O modelo de negócio da desenvolvedora foi, inicialmente, focar em games para marcas — que podem ser mais rentáveis. Essa, aliás, é a recomendação de Chamis para quem está começando. “Empresas que estão começando podem conseguir serviços com marcas para fazer um caixa e depois investir em jogos próprios”, afirma.

Para compreender as dificuldades deste mercado por aqui, é necessário entender as diferenças entre fazer um game para celular e um para PlayStation 4, por exemplo. “Geralmente os jogos para console você paga uma vez e joga o quanto quiser”, explica. “Os jogos mobile costumam trazer o modelo Freemium, em que o gamer pode jogar o quanto quiser e pode comprar pequenas coisas”, diz.

Sabe quando você baixa um jogo para o celular e depois de duas semanas desiste de jogar? É aí que as empresas precisam inovar. “Um jogo mobile funciona mais como um serviço do que como um game. Vendê-lo é apenas 50% do caminho, você precisa ficar atualizando com conteúdo novo para manter a pessoa motivada”, diz.

Em relação às diferenças técnicas na criação, Chamis diz que elas existem, é claro, mas não são tantas. “As ferramentas são as mesmas”, diz Chamis, dizendo que na Webcore as plataformas usadas são o Unity e o Unreal. “No mobile o jogo precisa ser otimizado para ser leve e rodar em diferentes tipos de celular”, conclui. Na Webcore, são os mesmos profissionais que fazem os games para console, PC e mobile.

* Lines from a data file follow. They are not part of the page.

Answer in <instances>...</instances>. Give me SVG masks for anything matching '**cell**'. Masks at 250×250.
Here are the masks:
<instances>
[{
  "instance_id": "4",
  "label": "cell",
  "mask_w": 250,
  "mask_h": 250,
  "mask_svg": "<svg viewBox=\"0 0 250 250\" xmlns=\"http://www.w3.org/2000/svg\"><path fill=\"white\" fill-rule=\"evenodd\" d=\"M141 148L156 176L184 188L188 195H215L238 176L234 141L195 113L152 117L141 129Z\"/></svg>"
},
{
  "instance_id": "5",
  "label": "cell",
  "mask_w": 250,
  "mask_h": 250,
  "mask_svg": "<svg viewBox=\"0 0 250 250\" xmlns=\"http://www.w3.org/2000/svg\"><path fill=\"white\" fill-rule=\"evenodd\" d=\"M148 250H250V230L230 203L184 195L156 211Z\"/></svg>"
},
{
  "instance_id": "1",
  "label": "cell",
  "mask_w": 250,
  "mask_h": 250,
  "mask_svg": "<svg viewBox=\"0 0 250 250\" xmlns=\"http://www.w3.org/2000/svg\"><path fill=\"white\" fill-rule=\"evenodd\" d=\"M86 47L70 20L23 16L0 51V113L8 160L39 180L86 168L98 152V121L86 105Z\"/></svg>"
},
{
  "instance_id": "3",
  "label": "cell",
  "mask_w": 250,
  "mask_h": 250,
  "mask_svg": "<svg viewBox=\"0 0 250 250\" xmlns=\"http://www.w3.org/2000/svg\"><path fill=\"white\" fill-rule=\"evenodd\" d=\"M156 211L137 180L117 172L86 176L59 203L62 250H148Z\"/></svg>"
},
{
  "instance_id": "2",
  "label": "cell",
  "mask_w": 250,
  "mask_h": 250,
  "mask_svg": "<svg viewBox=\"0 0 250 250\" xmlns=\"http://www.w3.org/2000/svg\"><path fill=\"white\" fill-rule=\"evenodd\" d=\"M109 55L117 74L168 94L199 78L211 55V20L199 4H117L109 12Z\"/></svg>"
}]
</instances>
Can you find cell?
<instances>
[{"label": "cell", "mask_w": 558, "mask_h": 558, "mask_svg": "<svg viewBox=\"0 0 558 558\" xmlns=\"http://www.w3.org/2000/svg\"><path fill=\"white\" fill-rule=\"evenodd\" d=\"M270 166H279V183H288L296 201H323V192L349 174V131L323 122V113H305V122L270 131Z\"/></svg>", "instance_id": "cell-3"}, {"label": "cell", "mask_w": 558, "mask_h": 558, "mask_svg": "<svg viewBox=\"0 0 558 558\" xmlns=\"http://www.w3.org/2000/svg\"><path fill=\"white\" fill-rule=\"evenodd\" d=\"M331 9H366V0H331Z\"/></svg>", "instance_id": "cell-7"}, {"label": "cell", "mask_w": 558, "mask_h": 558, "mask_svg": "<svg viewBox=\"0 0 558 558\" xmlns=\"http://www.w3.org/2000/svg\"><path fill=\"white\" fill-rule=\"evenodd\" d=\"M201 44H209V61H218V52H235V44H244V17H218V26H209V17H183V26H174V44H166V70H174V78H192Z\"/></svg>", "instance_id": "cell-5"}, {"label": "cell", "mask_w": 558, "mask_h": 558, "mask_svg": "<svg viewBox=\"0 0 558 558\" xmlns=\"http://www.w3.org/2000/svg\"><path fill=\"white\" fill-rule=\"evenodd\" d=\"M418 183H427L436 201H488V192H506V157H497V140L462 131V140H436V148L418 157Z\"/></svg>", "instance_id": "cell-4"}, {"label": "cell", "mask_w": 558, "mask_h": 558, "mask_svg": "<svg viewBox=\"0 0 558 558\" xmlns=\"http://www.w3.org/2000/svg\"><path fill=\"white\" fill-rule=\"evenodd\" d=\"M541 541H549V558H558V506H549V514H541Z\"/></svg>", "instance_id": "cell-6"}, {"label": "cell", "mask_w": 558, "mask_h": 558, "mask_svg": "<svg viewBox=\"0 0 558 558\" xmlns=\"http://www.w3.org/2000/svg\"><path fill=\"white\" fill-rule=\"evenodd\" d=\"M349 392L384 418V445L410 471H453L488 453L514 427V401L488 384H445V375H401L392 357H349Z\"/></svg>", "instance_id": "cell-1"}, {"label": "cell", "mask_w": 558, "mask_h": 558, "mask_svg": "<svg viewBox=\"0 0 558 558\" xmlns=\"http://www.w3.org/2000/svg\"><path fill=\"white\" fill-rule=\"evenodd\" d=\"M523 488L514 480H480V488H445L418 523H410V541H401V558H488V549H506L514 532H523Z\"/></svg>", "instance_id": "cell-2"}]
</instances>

Mobile gaming olha cada vez mais para o universo eSport

Os joguinhos simples — como o viciante Flappy Bird ou o divertido Cut The Rope — vão continuar existindo para os momentos de tédio. Mas o mercado mobile está aquecido com outros tipos de games: um deles é o Clash of Clans, jogo de estratégia lançado em 2013 que conta com mais de 100 milhões de usuários ativos. Complexos, esses games prometem quebrar uma barreira em breve: a do eSport, podendo movimentar milhões de reais com campeonatos e jogadores profissionais.

 

Chamis acredita que isso é, sim, uma tendência. Do ponto de vista de quem desenvolve o game, pode valer muito mais a pena para um grande estúdio investir em um game mobile do que um para console, por exemplo. “No console você gasta cerca de US$ 60 para comprar um jogo lá fora. Você pode gastar muito mais do que isso com jogos mobile, se você ficar comprando pequenas coisas”, explica.

Na verdade, o Mobile eSport já é uma realidade. O site Mobile eSports, por exemplo, é focado especificamente nesse tipo de game. Um artigo recente na publicação conta que Clash of Clans, por exemplo, teve um torneio transmitido pelo YouTube com milhões de visualizações.

Além de Clash of Clans, outros exemplos de mobile eSports são o Clash Royale, um jogo de cartas, o Hearthstone: Heroes of Warcraft, o primeiro da Blizzard a ser lançado para computador e para plataformas móveis, além de Vainglory, game da Super Evil Megacorp que é exclusivo para iOS e Android.